7.3 Als het testmonster slechts in één kanaal van FAM of HEX een duidelijke amplificatiecurve heeft, en de Ct-waarde ≤40 is, en er geen amplificatiecurve in het andere kanaal is, moeten de resultaten opnieuw worden getest.Als de hertestresultaten consistent zijn, kan het monster als positief worden beoordeeld voor het nieuwe monster
coronavirus 2019 (2019-nCoV).Als het hertestresultaat negatief is, kan worden geoordeeld dat het monster negatief is voor het nieuwe coronavirus 2019 (2019-nCoV).
De ROC-curvemethode wordt gebruikt om de CT-referentiewaarde van de kit te bepalen en de referentiewaarde voor de interne controle is 40.

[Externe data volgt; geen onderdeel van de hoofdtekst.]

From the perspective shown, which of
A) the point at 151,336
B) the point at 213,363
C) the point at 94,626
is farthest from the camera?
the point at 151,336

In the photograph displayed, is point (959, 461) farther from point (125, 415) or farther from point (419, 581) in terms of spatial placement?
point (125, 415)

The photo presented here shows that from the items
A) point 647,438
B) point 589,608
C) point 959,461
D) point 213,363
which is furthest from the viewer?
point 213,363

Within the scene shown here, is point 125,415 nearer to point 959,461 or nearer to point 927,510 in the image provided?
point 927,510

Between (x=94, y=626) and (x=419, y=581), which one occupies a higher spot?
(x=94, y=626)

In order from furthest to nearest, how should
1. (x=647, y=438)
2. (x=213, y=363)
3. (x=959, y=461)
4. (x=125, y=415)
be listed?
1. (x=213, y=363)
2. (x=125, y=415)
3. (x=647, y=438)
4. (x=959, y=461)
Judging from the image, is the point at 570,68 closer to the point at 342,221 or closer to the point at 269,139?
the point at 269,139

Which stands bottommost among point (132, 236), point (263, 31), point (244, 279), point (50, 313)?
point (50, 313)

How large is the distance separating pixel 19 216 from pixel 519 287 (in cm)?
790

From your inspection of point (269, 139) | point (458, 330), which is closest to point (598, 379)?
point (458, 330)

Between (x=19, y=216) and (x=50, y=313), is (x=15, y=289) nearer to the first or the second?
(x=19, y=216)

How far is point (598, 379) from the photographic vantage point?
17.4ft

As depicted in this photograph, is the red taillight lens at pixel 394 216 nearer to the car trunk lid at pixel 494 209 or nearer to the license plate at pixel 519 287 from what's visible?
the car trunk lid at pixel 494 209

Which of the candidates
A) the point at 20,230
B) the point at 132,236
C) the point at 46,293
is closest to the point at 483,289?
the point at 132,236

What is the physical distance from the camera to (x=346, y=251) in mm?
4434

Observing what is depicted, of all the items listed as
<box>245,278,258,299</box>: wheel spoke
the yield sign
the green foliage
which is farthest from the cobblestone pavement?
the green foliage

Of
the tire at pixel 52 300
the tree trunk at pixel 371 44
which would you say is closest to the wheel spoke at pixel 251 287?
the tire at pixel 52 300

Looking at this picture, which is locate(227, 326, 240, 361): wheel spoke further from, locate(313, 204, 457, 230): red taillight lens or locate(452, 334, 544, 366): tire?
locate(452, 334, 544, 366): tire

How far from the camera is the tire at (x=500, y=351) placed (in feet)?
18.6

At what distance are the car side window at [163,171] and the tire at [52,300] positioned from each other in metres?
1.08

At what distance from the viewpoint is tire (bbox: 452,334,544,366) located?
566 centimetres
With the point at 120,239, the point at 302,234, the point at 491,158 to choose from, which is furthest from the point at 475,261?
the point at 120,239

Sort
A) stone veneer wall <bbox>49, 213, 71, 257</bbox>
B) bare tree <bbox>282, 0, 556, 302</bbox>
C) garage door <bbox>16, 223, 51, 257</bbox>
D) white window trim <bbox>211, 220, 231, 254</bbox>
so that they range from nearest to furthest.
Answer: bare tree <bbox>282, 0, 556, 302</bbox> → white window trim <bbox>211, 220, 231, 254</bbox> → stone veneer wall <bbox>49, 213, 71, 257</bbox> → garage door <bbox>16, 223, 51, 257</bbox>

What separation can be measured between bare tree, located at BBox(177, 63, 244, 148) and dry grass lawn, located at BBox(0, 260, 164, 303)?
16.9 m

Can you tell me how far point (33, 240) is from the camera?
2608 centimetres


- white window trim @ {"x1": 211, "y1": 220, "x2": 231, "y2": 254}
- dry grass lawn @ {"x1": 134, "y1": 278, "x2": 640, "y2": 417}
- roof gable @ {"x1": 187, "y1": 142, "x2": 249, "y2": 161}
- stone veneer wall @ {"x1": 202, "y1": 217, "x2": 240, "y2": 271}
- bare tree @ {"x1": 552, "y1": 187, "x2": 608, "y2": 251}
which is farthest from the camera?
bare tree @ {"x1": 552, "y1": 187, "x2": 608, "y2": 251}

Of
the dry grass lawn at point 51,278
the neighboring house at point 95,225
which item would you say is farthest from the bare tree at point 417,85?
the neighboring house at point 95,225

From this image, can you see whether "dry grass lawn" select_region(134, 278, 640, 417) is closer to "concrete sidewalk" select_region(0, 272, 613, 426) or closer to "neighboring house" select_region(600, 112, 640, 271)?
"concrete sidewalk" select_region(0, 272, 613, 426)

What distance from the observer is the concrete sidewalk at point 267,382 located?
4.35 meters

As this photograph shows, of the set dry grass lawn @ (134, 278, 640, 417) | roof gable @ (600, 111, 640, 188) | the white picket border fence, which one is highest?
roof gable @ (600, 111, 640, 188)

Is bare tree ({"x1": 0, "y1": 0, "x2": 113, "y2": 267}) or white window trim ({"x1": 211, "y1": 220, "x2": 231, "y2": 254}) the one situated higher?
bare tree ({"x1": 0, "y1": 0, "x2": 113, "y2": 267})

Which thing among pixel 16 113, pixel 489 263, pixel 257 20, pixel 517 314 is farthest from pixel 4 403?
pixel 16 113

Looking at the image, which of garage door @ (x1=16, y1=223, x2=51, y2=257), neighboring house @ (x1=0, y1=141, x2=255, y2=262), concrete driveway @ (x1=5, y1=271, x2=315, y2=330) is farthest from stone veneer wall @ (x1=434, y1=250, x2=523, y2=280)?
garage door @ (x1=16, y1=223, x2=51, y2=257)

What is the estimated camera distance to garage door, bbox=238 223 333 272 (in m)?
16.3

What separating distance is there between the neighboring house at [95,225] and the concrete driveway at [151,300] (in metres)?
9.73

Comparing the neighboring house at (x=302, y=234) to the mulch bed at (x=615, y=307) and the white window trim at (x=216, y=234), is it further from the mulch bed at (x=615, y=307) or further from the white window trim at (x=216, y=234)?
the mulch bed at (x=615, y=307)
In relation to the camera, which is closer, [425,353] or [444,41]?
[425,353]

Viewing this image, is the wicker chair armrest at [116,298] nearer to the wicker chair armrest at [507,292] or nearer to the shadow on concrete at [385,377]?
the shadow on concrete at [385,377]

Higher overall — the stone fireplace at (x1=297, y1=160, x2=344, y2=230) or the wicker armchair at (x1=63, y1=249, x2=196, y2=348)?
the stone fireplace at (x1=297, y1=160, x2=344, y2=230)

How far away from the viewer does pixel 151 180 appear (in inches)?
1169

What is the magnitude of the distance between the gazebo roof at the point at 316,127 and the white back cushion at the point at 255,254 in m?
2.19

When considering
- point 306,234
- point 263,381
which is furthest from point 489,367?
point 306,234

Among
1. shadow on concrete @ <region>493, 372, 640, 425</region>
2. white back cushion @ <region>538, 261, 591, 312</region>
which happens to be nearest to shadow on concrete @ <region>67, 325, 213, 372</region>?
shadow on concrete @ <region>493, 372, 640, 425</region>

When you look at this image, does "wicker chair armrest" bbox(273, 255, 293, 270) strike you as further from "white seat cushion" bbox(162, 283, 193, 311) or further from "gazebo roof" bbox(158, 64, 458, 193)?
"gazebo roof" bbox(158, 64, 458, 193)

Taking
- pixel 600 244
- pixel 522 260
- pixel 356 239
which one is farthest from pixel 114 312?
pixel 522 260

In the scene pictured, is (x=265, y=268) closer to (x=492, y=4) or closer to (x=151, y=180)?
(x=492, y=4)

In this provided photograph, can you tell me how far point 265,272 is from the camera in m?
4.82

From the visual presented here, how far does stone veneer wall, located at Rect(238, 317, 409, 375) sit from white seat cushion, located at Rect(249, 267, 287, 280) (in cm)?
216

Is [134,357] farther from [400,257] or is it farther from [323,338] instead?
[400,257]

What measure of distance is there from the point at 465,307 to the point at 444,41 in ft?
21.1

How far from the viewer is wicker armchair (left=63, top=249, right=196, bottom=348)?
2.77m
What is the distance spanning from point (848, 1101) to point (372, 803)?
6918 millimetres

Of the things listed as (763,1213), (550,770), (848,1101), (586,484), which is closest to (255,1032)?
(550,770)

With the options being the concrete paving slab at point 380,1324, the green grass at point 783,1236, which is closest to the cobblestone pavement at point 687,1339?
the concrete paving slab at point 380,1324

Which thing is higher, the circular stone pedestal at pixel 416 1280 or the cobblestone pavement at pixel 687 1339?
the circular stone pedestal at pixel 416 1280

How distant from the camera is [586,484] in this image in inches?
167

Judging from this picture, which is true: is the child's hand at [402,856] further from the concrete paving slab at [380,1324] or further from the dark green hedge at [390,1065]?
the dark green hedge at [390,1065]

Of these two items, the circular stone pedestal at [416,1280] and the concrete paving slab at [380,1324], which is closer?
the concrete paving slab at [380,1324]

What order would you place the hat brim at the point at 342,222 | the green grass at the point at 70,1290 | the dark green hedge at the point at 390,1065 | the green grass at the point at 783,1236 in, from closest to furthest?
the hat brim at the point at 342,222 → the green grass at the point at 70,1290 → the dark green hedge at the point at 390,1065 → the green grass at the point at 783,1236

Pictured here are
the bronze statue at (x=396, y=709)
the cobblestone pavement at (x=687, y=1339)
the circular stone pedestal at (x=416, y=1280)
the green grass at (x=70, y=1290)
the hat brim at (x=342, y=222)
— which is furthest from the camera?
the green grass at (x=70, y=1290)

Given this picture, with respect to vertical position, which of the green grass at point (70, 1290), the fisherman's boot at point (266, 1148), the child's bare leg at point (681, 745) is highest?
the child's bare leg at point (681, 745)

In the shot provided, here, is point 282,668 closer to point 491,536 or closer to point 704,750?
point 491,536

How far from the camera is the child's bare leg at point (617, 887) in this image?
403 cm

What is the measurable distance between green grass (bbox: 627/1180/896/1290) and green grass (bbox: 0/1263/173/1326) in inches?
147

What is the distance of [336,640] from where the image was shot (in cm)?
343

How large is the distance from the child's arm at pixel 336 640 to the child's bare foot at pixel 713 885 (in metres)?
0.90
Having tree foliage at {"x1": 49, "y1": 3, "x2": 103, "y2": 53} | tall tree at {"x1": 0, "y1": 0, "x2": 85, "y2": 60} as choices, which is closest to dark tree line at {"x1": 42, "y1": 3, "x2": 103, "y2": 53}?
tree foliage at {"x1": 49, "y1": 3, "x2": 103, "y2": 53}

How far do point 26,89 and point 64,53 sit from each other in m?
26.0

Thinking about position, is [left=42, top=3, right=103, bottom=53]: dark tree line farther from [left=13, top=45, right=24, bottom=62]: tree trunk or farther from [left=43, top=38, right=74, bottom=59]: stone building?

1.Elk experiment moet worden getest op negatieve en positieve controles.Testresultaten kunnen alleen worden bepaald als de controles voldoen aan de eisen van de kwaliteitscontrole
2. Wanneer de FAM- en HEX-detectiekanalen positief zijn, kan het resultaat van het CY5-kanaal (intern controlekanaal) negatief zijn vanwege systeemconcurrentie.
3. Als het resultaat van de interne controle negatief is en de FAM- en HEX-detectiekanalen van de reageerbuis ook negatief zijn, betekent dit dat het systeem is uitgeschakeld of dat de werking verkeerd is, en dat de test ongeldig is.Daarom moeten de monsters opnieuw worden getest.